Une source autorisée du Futur ne dément pas l’absence de veto de l’Arabie contre Michel Aoun, mais rappelle que « c’est notre base qui s’est opposée avec virulence à sa candidature – et cela est un élément qu’il ne faut pas sous-estimer ». La différence entre Michel Aoun et Sleiman Frangié serait que le second n’a « jamais pris de positions susceptibles de menacer la convivialité ».
L’appui de Michel Aoun par Samir Geagea aurait, du point de vue du Futur, « inquiété et mécontenté la base sunnite », à tel point que « Samir Geagea risque de se faire huer par la foule s’il choisit de se rendre en personne à la commémoration du 14 février », estime ainsi un député du Futur. Les FL et le Futur chercheraient seulement à « sauver la face » de leur alliance.
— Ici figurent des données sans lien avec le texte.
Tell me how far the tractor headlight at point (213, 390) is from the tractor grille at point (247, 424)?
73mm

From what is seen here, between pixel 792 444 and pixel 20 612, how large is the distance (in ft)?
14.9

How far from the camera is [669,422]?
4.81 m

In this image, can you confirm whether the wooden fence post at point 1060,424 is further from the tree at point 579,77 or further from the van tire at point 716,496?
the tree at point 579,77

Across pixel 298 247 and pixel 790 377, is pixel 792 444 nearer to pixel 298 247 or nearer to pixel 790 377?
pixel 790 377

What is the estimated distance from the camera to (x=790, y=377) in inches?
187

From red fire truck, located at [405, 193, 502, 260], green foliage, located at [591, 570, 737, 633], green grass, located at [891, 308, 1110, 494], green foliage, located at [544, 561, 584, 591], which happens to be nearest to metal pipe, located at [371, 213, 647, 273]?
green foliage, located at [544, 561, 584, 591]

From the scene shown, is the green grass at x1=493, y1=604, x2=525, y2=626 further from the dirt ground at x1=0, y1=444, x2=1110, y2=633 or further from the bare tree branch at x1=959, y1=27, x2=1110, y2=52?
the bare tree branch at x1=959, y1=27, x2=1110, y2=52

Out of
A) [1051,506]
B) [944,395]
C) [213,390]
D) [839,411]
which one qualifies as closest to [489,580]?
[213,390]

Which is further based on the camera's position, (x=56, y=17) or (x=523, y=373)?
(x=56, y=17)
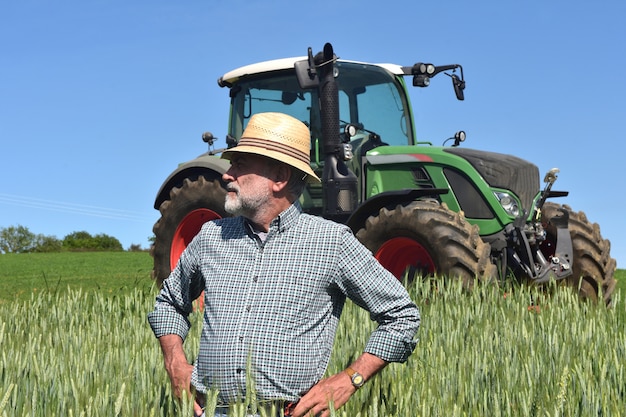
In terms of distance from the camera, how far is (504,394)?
9.48ft

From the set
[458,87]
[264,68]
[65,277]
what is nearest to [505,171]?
[458,87]

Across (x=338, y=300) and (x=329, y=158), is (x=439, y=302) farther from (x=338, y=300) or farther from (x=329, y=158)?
(x=338, y=300)

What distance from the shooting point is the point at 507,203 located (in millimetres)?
6785

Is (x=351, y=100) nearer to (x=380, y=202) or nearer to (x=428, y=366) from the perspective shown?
(x=380, y=202)

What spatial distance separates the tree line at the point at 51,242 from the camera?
4072 centimetres

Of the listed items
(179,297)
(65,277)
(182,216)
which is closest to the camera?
(179,297)

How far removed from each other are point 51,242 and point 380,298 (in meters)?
43.0

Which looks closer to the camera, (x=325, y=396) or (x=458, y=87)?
(x=325, y=396)

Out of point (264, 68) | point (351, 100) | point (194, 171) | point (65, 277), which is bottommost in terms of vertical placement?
point (194, 171)

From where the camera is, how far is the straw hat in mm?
2400

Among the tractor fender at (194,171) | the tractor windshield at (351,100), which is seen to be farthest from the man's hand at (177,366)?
the tractor fender at (194,171)

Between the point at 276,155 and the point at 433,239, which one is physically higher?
the point at 433,239

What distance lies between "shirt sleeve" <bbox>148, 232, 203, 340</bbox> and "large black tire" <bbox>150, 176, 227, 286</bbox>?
4.61 m

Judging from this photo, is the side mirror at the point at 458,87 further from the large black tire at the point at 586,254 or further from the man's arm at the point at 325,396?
the man's arm at the point at 325,396
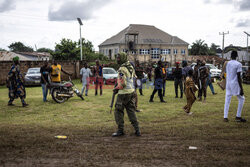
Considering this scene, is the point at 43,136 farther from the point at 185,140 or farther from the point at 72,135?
the point at 185,140

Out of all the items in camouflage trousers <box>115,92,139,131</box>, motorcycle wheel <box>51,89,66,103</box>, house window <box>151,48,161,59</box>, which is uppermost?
house window <box>151,48,161,59</box>

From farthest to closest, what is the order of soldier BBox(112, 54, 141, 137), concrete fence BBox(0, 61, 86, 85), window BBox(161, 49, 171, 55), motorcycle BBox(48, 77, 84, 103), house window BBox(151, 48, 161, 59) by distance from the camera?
window BBox(161, 49, 171, 55)
house window BBox(151, 48, 161, 59)
concrete fence BBox(0, 61, 86, 85)
motorcycle BBox(48, 77, 84, 103)
soldier BBox(112, 54, 141, 137)

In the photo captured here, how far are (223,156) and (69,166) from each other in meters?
2.69

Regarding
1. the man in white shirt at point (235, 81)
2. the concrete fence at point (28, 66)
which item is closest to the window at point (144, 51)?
the concrete fence at point (28, 66)

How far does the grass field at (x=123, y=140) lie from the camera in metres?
4.43

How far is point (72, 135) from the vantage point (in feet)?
20.4

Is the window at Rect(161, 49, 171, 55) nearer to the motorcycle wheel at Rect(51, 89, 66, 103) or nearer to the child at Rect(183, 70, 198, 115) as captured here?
→ the motorcycle wheel at Rect(51, 89, 66, 103)

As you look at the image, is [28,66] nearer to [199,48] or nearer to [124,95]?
[124,95]

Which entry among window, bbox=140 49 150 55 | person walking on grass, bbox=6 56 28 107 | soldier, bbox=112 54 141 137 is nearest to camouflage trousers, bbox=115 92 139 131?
soldier, bbox=112 54 141 137

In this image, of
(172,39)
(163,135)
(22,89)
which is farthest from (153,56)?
(163,135)

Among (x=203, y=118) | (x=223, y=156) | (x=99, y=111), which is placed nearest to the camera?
(x=223, y=156)

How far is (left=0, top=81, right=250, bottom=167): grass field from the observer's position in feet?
14.5

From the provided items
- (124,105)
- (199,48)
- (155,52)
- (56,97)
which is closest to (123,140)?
(124,105)

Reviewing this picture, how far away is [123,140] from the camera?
228 inches
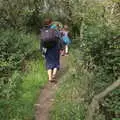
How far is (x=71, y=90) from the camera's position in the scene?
27.9 ft

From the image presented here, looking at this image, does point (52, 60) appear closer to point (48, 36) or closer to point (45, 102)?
point (48, 36)

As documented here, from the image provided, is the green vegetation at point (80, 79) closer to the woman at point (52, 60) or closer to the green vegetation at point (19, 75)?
the green vegetation at point (19, 75)

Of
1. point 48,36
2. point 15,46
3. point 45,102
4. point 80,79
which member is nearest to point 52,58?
point 48,36

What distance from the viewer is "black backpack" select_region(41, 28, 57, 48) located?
34.6 feet

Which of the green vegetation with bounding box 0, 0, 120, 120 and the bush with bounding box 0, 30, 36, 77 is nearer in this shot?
the green vegetation with bounding box 0, 0, 120, 120

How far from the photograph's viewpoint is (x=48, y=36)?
1055 centimetres

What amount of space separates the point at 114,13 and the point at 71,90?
219 inches

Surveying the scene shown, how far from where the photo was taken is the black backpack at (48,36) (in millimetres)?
10531

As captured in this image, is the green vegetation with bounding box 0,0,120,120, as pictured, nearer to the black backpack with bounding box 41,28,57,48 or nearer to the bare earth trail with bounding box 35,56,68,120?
the bare earth trail with bounding box 35,56,68,120

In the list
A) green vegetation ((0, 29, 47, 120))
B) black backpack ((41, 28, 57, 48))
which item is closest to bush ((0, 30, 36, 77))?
green vegetation ((0, 29, 47, 120))

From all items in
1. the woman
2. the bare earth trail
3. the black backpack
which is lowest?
the bare earth trail

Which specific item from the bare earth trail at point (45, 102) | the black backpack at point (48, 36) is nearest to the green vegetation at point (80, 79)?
the bare earth trail at point (45, 102)

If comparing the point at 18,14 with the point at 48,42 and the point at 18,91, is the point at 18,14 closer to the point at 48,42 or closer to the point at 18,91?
the point at 48,42

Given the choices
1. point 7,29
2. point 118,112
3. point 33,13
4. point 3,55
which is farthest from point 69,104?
point 33,13
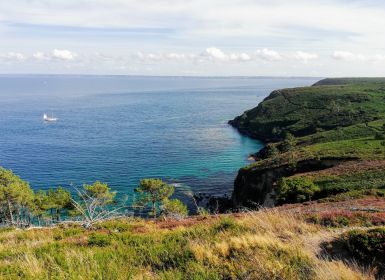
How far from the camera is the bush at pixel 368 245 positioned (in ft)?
36.4

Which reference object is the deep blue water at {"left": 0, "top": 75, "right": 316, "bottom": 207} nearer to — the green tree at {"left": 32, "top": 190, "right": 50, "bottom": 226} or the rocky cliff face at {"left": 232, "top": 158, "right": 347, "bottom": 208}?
the rocky cliff face at {"left": 232, "top": 158, "right": 347, "bottom": 208}

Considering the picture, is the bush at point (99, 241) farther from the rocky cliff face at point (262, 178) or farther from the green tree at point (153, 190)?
the rocky cliff face at point (262, 178)

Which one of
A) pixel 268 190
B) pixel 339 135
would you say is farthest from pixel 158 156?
pixel 339 135

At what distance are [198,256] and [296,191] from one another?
45417mm

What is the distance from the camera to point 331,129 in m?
139

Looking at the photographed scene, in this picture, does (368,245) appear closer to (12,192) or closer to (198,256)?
(198,256)

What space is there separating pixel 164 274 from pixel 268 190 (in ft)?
214

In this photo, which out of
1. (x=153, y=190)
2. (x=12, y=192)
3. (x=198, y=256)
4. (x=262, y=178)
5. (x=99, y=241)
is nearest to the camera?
(x=198, y=256)

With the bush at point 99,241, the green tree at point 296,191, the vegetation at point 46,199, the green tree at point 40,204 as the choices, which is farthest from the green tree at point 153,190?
the bush at point 99,241

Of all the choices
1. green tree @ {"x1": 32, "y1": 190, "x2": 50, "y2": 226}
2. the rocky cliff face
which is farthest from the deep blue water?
green tree @ {"x1": 32, "y1": 190, "x2": 50, "y2": 226}

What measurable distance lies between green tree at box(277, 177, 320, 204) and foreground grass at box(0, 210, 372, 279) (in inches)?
1561

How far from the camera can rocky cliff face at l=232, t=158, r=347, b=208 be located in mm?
74562

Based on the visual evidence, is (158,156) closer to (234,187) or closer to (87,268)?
(234,187)

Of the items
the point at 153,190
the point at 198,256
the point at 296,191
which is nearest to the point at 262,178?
the point at 296,191
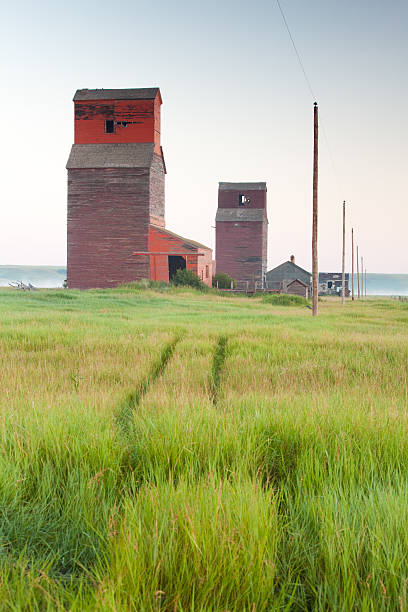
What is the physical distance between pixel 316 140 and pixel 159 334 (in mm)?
13084

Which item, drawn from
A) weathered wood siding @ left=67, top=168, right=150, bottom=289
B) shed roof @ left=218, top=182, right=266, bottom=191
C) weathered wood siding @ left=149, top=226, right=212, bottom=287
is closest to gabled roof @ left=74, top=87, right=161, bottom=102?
weathered wood siding @ left=67, top=168, right=150, bottom=289

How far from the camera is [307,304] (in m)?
32.9

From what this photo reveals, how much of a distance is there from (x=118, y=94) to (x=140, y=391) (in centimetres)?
3588

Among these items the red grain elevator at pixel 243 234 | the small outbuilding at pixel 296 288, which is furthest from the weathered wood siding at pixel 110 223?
the small outbuilding at pixel 296 288

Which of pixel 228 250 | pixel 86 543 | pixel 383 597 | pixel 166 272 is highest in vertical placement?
pixel 228 250

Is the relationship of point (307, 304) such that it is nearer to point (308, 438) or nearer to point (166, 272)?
point (166, 272)

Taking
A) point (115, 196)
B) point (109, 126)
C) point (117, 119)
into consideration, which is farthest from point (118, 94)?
point (115, 196)

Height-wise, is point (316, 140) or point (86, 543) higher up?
point (316, 140)

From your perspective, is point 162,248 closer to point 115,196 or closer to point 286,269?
point 115,196

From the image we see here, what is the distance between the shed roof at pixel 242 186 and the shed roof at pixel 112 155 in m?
25.8


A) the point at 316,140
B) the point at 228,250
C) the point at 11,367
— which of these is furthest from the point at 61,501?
the point at 228,250

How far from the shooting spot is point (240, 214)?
60.6 m

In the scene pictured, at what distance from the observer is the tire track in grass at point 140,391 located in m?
4.39

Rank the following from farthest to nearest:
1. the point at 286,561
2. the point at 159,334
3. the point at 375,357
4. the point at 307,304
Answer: the point at 307,304 → the point at 159,334 → the point at 375,357 → the point at 286,561
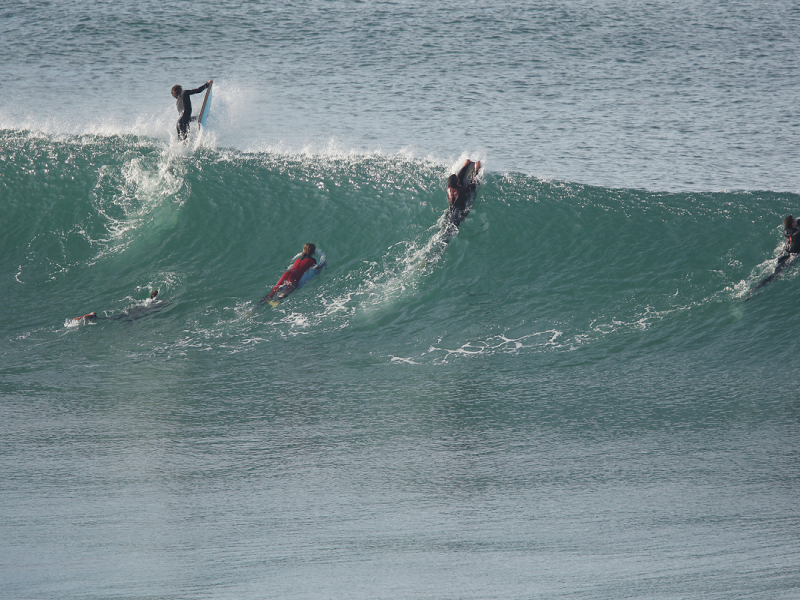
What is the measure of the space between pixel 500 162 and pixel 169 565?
1401cm

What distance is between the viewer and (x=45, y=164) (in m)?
14.3

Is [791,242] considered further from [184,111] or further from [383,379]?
[184,111]

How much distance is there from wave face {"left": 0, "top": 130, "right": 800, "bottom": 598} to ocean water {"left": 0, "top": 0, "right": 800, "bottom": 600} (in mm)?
39

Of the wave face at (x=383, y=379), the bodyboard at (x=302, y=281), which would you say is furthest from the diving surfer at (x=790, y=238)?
the bodyboard at (x=302, y=281)

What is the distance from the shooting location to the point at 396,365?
10.1 metres

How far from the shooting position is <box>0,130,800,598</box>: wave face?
6707 mm

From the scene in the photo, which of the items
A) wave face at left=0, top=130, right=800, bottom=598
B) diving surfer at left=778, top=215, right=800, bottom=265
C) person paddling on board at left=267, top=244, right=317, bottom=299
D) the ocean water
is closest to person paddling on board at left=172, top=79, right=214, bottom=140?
the ocean water

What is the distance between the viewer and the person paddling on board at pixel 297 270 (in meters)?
11.6

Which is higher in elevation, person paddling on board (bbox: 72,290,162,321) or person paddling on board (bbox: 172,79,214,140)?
person paddling on board (bbox: 172,79,214,140)

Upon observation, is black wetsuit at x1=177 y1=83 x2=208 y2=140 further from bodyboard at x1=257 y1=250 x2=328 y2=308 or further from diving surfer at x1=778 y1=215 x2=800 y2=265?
diving surfer at x1=778 y1=215 x2=800 y2=265

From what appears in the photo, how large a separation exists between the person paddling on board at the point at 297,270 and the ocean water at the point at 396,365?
257 millimetres

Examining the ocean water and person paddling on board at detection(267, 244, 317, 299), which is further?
person paddling on board at detection(267, 244, 317, 299)

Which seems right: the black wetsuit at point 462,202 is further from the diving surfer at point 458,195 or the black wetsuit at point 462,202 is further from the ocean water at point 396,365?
the ocean water at point 396,365

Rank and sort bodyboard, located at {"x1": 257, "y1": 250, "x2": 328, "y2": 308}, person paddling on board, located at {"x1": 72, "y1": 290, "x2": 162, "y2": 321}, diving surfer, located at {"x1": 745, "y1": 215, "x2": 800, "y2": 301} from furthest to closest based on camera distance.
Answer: bodyboard, located at {"x1": 257, "y1": 250, "x2": 328, "y2": 308}, diving surfer, located at {"x1": 745, "y1": 215, "x2": 800, "y2": 301}, person paddling on board, located at {"x1": 72, "y1": 290, "x2": 162, "y2": 321}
L’entretien entre Fouad Siniora et Georges Adwan n’aurait dans ce sens « rien apporté de nouveau ».
Quoi qu’il en soit, le chef des FL aurait décidé de ne pas se rendre à la cérémonie du 14 février, « pour des raisons sécuritaires », mais il prévoit d’y déléguer « un groupe important de cadres et de députés des FL ».
Le chef des Marada tendrait lui aussi à y déléguer le ministre Rony Araiji. Il est en tout cas presque certain que Saad Hariri n’annoncera pas officiellement son appui à la candidature de Sleiman Frangié.